Israel has a proportional representation electoral system with a threshold of 3.25 percent—which means that any party with that percentage of the total vote has seats in the Knesset, a situation which prevents any single party from ever obtaining a governing majority. All governments in the Jewish state are therefore made up of coalitions.
Sources in Otzma Yehudit said that “the demands that were made tonight are legitimate and basic demands and, in light of the unfortunate decision of the Supreme Court, it is only natural to allow a minister from Otzma and for Attorney Ben-Gvir to act in the field of law and bring about a real change that unfortunately did not occur during Ayelet Shaked’s time in office.”
At the same time, the Israeli Supreme Court also reversed a decision to bar an Arab candidate from the elections, overturning an earlier decision based on an accusation that he supported terrorism.
The court approved the candidacy of Raam-Balad, an alliance of Arab nationalists and Islamists, a political group which is vocally opposed to the Israeli occupation of the Palestinian territories.
The Arab population of Israel stands at around 21 percent of the total, and is made up of the remnant of the Palestinian population which the Jewish state’s founders were unable to drive out of Palestine completely in 1948. 82 percent are Muslim, 9 percent are Christian, and 9 percent are Druze.
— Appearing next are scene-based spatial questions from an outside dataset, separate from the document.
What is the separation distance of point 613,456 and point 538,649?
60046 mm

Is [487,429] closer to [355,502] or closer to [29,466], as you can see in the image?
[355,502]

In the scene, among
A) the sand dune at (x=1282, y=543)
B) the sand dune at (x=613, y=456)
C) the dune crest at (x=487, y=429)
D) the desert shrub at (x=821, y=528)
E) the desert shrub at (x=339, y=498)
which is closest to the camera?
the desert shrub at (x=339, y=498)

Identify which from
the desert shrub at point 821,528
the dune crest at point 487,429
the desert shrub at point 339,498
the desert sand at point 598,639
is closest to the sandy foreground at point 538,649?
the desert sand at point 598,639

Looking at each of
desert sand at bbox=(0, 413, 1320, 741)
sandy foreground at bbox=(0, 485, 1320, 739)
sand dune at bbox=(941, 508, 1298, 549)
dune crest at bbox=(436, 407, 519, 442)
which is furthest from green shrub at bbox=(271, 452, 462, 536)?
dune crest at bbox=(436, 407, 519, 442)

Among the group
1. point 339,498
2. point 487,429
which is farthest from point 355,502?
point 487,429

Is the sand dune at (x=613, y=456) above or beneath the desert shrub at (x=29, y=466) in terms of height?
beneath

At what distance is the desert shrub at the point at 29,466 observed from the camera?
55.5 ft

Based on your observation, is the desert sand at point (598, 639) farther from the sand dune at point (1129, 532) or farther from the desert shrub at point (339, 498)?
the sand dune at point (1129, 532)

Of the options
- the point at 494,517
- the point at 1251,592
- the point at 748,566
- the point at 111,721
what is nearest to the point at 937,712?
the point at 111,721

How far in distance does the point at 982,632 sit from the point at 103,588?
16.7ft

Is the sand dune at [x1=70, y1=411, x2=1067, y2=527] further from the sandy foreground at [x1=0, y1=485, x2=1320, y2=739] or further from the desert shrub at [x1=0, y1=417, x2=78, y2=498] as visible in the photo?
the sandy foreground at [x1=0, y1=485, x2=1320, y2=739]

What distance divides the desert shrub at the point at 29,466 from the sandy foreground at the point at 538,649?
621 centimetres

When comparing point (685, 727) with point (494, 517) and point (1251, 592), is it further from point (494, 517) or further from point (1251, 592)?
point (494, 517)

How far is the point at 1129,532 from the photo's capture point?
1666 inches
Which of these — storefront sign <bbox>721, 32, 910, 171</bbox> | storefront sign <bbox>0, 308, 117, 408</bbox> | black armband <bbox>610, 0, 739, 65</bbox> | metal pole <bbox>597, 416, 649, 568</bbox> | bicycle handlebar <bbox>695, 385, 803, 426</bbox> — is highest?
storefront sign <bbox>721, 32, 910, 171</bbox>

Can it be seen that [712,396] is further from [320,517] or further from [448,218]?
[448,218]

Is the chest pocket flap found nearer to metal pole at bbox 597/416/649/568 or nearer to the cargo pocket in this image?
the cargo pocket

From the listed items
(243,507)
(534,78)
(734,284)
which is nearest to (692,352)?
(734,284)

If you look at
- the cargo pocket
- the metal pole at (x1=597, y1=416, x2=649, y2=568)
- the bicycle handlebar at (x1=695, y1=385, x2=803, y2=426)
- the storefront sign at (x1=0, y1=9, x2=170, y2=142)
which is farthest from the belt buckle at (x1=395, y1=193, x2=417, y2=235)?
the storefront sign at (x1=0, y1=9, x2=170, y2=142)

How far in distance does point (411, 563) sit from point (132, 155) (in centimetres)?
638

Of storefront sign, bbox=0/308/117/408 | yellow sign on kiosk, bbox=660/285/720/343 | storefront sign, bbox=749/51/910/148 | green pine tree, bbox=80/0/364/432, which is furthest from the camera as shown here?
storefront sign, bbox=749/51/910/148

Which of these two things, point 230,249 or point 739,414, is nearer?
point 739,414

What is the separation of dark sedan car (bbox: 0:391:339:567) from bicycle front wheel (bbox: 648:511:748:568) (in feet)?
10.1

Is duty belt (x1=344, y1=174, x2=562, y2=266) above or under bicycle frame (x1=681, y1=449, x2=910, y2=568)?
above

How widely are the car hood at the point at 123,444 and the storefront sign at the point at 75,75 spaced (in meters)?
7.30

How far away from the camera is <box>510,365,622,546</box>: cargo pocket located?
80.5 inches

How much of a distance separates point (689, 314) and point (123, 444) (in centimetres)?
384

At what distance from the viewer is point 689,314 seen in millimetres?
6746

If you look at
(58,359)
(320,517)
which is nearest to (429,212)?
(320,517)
It has long been claimed that the Arab population would eventually outbreed the Jews in Israel, but so far these predictions have been inaccurate. Palestinian birth rates are consistently below that of the Jews, whose large and growing orthodox and ultra-orthodox element provides most of Israel’s population growth.
A 2010 study showed that Jewish birthrates rose by 31 percent, and another 19,000 diaspora Jews immigrated to Israel, while the Arab birthrate fell by two percent.